#### Work to do
Collect every line below that contains the string "closer" and copy each one in full.

#### Material for the task

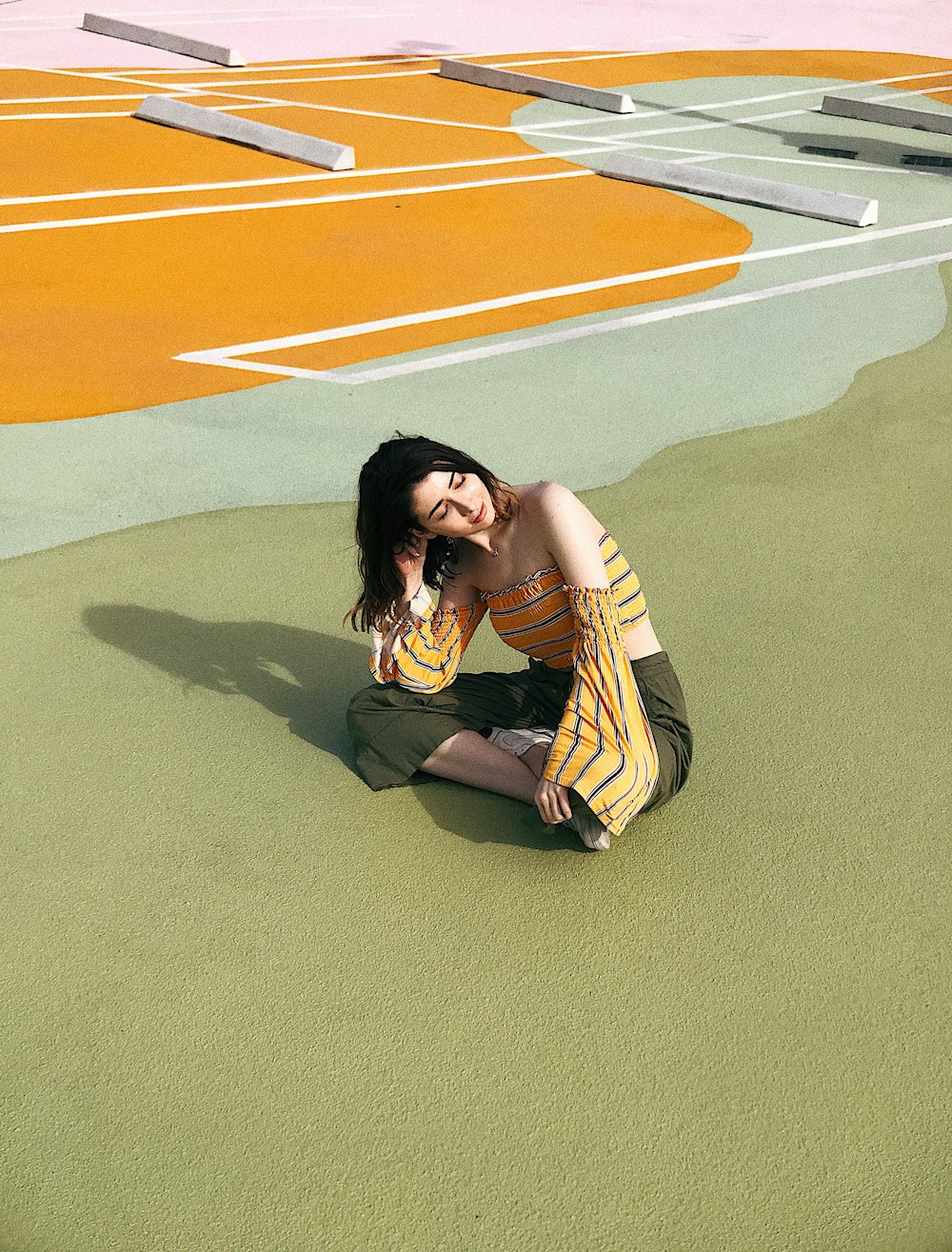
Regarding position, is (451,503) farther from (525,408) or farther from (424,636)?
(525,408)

==

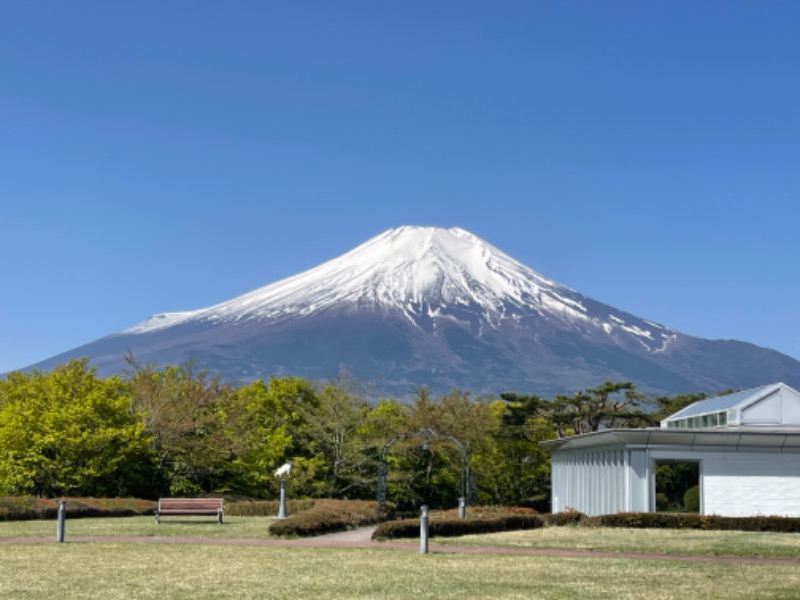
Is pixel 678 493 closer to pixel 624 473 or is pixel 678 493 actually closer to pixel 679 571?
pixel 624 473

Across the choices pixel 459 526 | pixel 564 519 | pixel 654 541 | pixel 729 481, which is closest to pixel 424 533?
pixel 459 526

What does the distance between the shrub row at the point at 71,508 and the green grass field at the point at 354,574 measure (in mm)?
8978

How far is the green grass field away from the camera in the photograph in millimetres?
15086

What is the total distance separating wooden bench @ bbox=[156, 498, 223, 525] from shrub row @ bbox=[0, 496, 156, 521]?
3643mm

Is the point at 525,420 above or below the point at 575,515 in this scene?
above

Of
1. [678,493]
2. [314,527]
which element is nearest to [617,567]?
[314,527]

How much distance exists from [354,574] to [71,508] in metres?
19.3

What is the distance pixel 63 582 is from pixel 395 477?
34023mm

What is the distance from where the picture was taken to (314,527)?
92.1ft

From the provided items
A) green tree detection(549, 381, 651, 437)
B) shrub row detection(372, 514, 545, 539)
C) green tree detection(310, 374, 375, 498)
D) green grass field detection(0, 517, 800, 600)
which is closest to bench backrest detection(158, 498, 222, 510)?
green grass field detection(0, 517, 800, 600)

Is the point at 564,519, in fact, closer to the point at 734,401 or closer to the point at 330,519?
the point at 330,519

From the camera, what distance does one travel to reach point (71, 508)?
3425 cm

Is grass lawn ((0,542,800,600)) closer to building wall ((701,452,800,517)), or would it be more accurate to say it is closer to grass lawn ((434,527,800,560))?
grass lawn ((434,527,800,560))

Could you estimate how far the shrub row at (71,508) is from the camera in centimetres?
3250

#### Exercise result
Is pixel 678 493 closer to pixel 624 473 or is pixel 678 493 actually closer to pixel 679 571?
Is the point at 564,519, in fact, closer to the point at 734,401 or closer to the point at 330,519?
Is grass lawn ((0,542,800,600)) closer to building wall ((701,452,800,517)), or would it be more accurate to say it is closer to grass lawn ((434,527,800,560))?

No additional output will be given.